**Provided text:**
============
Monday 23 March 2009

Pay-back for Functional Separation?

The end of last week saw the publication of three long-awaited and weighty consultations on the future regulation of voice telephone services over fixed networks. The headline summaries where this seismic event was reported in the press centre around BT becoming free to bundle telephone services with broadband and TV. But we see plenty more issues lurking below the surface.

In essence, following the 2005 Telecoms Strategic Review (TSR) the deal struck by BT with its regulator, Ofcom, was that in exchange for BT undertaking to semi-detach its copper local access network (now Openreach), Ofcom would not force BT to separate this activity completely and would allow BT some unspecified degree of extra freedom in the retail (direct to consumers and businesses) market.

Well, so far Openreach is up and running and has been steadily moving towards providing fully equivalent treatment to other communications providers (CPs) and to the rest of BT in relation to local loop services, including taking responsibility for Local Loop Unbundling (LLU), which enables CPs to rent BT's access lines and to connect them directly to their own networks instead of to BT's.

But there has been little in the way of relaxation of the rules. The main reason for this is that Ofcom can, under EU Law, only make changes of that kind following a thorough and objective review process. In principle, of course, this makes it pretty meaningless to include it in a deal. So either the review process is not as thorough and objective as it might be, or the market has changed anyway (the previous review was done in 2003), or (Ofcom's preferred explanation) functional separation has been a rip-roaring success in promoting competition.

So what about the other two consultations? Well, a handy safeguard for a regulator withdrawing regulation from a retail market is to keep a steady eye on the upstream market. In other words, a vertically-integrated firm like BT that sells both to end customers and to its competitors for those customers must not be allowed to hamstring those competitors with unfair practices when it sells to them. Hence the reviews of wholesale narrowband markets and of the charges that BT makes for those wholesale network services. In general, Ofcom sees increasing competition there also and proposes significant relaxation of the controls.
============
**To be done:**
1) Which abbreviations does the post on BT regulation spell out in full? Give each one with its expansion.
2) Please repeat the post on BT regulation from "The end of last" up to and including "below the surface.".
3) According to the post on BT regulation, in what year was the previous review done?
The listing is separate material from the post on BT regulation.

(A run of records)
============
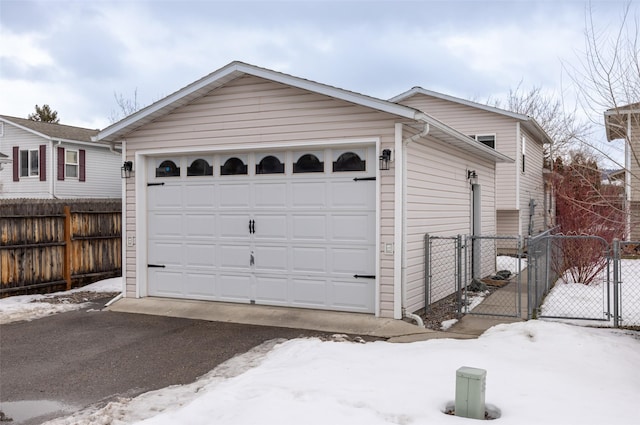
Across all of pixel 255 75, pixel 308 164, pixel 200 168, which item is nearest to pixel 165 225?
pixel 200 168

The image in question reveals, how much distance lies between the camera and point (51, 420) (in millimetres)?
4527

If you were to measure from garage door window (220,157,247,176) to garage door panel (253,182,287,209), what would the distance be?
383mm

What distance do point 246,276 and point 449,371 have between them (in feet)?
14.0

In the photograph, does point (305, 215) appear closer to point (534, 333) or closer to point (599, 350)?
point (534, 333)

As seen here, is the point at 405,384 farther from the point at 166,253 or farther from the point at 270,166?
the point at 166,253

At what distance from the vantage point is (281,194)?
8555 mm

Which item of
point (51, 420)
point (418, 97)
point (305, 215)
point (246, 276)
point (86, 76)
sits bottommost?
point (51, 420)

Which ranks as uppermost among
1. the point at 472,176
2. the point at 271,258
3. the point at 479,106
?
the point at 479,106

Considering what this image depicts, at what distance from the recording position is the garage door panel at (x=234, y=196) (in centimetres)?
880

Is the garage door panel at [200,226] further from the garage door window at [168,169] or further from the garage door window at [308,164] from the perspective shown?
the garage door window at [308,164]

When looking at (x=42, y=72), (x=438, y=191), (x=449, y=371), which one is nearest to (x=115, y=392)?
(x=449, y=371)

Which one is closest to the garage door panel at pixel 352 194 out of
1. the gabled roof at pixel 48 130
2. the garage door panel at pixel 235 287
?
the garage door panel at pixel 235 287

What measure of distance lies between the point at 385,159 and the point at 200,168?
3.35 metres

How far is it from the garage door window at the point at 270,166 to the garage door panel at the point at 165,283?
============
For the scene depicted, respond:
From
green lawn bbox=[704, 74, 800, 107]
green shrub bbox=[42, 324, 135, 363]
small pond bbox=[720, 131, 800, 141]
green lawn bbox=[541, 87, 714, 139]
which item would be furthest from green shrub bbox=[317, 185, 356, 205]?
============
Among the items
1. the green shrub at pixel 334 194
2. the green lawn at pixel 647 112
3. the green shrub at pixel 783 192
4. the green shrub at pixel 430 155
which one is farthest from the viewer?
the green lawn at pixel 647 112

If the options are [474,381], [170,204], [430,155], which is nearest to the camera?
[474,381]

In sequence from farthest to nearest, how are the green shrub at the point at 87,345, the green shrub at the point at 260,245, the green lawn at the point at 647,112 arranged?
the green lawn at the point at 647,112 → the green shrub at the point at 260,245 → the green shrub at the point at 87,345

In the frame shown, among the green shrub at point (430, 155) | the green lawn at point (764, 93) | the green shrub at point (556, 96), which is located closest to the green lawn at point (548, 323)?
============
**Final results:**
1)
TSR: Telecoms Strategic Review
CPs: communications providers
LLU: Local Loop Unbundling

2)
The end of last week saw the publication of three long-awaited and weighty consultations on the future regulation of voice telephone services over fixed networks. The headline summaries where this seismic event was reported in the press centre around BT becoming free to bundle telephone services with broadband and TV. But we see plenty more issues lurking below the surface.

3) 2003